Sep 22 2008
Researchers from Yale University and the University of Chicago have found a startling illustration of the potential for microbes to prevent disease - they found that mice exposed to common stomach bacteria were protected against the development of type I diabetes.
Their findings lend support to the "hygiene hypothesis" where it is thought that a lack of exposure to parasites, bacteria and viruses in the developed world may lead to increased risk of diseases and allergies such as asthma, and other disorders of the immune system.
What is more their results also suggest that exposure to some forms of bacteria might actually help prevent type I diabetes, an autoimmune disease in which the patient's immune system launches an attack on cells in the pancreas that produce insulin.
Scientists around the world have for decades been intensively investigating the root causes of autoimmune diseases and it has become increasingly evident that the environment plays a role in the development of some overly robust immune system responses.
It is known that people in less-developed parts of the world have a low rate of allergies, but when they move to developed countries the rate increases dramatically and the same phenomenon has been noticed in scientific laboratories.
The researchers found that non-obese diabetic (NOD) mice develop the disease at different rates after natural breeding, depending upon the environment where they are kept.

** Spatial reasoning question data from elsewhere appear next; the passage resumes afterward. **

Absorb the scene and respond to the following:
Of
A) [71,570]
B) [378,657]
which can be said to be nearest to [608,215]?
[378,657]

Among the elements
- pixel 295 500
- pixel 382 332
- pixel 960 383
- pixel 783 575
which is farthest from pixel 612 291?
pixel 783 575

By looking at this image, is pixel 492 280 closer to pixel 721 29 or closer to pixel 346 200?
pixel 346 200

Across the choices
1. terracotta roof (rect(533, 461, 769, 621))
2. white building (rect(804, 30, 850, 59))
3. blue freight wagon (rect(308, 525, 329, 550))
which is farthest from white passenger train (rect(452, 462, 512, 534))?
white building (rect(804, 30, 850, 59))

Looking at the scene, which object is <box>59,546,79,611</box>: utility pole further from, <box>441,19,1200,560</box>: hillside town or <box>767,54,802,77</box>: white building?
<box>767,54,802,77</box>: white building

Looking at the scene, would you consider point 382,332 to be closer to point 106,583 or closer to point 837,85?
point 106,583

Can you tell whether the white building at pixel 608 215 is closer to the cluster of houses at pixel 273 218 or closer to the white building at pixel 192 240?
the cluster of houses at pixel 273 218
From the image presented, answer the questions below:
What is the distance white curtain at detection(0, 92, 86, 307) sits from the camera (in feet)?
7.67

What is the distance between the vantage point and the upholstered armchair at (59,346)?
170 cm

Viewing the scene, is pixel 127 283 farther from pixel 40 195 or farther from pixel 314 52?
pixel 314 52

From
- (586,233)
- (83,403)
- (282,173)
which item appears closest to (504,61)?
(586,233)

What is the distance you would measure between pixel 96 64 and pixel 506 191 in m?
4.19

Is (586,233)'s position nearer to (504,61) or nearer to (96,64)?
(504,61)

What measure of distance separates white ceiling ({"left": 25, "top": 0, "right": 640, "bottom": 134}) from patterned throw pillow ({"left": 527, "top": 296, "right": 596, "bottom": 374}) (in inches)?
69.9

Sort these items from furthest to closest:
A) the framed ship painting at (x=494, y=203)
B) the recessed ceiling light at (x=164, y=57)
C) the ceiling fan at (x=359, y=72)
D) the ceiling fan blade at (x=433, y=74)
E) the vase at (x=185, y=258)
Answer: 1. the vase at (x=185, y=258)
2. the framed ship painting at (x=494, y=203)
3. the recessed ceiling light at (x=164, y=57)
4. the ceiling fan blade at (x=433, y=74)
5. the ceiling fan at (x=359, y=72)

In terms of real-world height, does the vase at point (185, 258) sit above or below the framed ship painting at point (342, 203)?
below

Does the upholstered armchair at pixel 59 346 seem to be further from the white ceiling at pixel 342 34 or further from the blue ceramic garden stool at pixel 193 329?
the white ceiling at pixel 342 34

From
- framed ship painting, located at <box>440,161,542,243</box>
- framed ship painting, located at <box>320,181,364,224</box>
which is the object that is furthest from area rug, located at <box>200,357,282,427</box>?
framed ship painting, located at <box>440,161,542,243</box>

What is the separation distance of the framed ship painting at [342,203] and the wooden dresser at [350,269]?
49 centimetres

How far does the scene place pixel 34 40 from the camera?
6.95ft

Their previous research has shown that such mice exposed to non-active strains of tuberculosis or other disease-causing bacteria are protected against the development of type I diabetes.
The research teams led by Li Wen at Yale and Alexander V. Chervonsky at the University of Chicago say this suggests that the rapid "innate" immune response that normally protects us from infections can influence the onset of type 1 diabetes.
They say that NOD mice deficient in innate immunity were protected from diabetes in normal conditions, however, if they were raised in a germ-free environment, lacking "friendly'' gut bacteria, the mice developed severe diabetes but NOD mice exposed to harmless bacteria normally found in the human intestine were significantly less likely to develop diabetes.
They say understanding how gut bacteria work on the immune system, influencing whether diabetes and other autoimmune diseases occurs, is very important and may help find new ways to target the immune system by altering the balance of friendly gut bacteria and protect against diabetes.
The researchers say that higher levels of good bacteria in the intestine may lower the risk and severity of type 1 diabetes and they suggest that good gut bacteria may be a factor in protecting against type 1 diabetes.
According to current estimates as many as 100,000 Australians suffer from type 1 diabetes. Type 1 diabetes is also Australia's fastest growing chronic disease.
The research is published in the current issue of Nature.